Mad’s “usual gang of idiots” produced a magazine whose 67-year run on America’s newsstands ends next month. Mad will still sell magazines, but only containing recycled material, sold in comic stores.

Being sold on newsstands was key. The newsstand was our internet, you discovered much there. Mad seemed to predict the winner of the 1960 presidential election. “We were with you all the way, Jack!” the cover announced, congratulating Kennedy. Quite a feat until you flipped the magazine over, and realized the back cover congratulated Nixon. Venders had been instructed to position the winner face out.

Mad was launched in 1952 as a comic imprint of EC, known for “Tales from the Crypt.” In 1955 Mad became a black-and-white magazine, a counterbalance to Cold War paranoia, then wry mocker of 1960s pieties. In 1972, its circulation peaked at 2 million; by 2017 it was 140,000.

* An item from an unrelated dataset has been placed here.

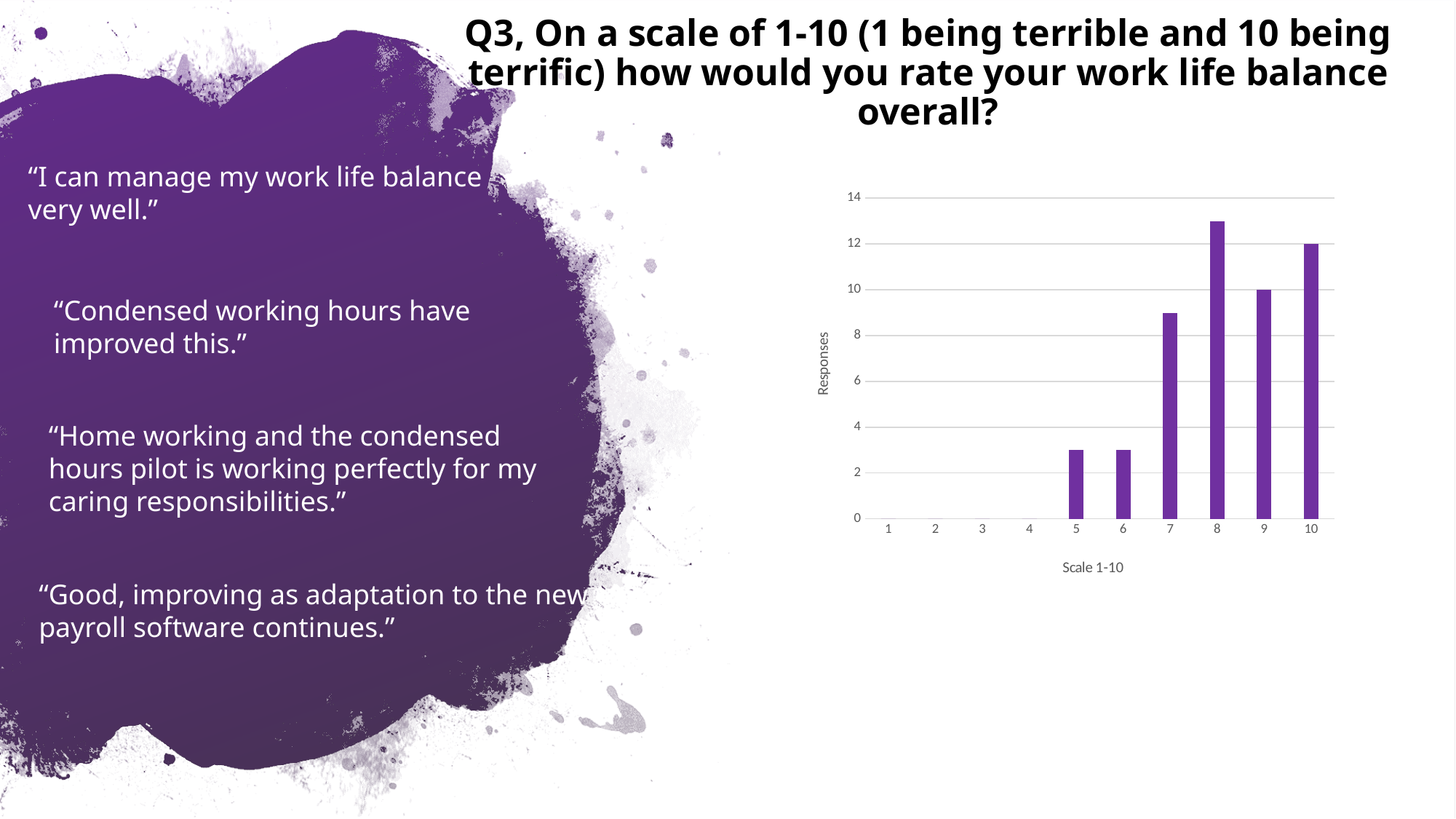
Is the number of responses for rating 8 greater or less than 12? greater How many responses are shown for a rating of 10? 12 What type of chart is shown on the slide? bar chart What is the difference in responses between rating 10 and rating 9? 2 How many rating categories are shown on the x axis? 10 How many responses are shown for a rating of 9? 10 Which rating on the scale received the most responses? 8 Is the number of responses for rating 7 greater or less than 8? greater Which rating has more responses, 8 or 9? 8 Which rating has more responses, 6 or 7? 7 What is the title of the vertical axis? Responses Is the number of responses for rating 5 greater or less than 4? less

Why mourn Mad’s passing? Ridiculous, I know. I can see myself as one of the flailing suburban dads, in his dumb cardigan, gesticulating impotently in Dave Berg’s “The lighter side of... TECHNOLOGICAL CHANGE” shaking my fist over the end of something the kids, eyes locked on their phones, never knew was there in the first place.

Berg was one of a stable of brilliant artists. “Spy vs. Spy” was a wordless kabuki skewering the Cold War, with identical rat-faced agents, one in black, one white, locked in endless struggle.

And the magazine’s Da Vinci, Don Martin, whose potato-nosed slobs were the among the grungiest, smelliest characters ever drawn, stubble painting their cheeks, flies buzzing around their block heads.

Mad tried to hold on. In 2001, it accepted its first advertisements. Last year, it rebooted as a bimonthly.

Almost 50 years since that “Easy Rider” parody and America is still dealing with the same problems. The duo picks up Uncle Sam himself, who of course is not recognized by the hillbilly haters they encounter.

“Take a look at the old guy with the wild clothes, the long hair and the beard,” one snarls.

The final panel is a nightmare American mob, carrying a shotgun and a noose, featuring every knuckle-dragger from George Wallace to a klansman to a foaming Nazi in uniform brandishing a Luger. There is also a Black Panther with a rock, a reminder that Mad was an equal opportunity ridiculer. The Left got it as solidly as the Right, the freaks skewered along with the squares. Mad made us into skeptics who saw our own flaws as easily as the flaws of others, and laughed at both.

It would be years before I finally saw the actual movie “Easy Rider,” a loud, jarring jumble. I liked the Mad parody much better.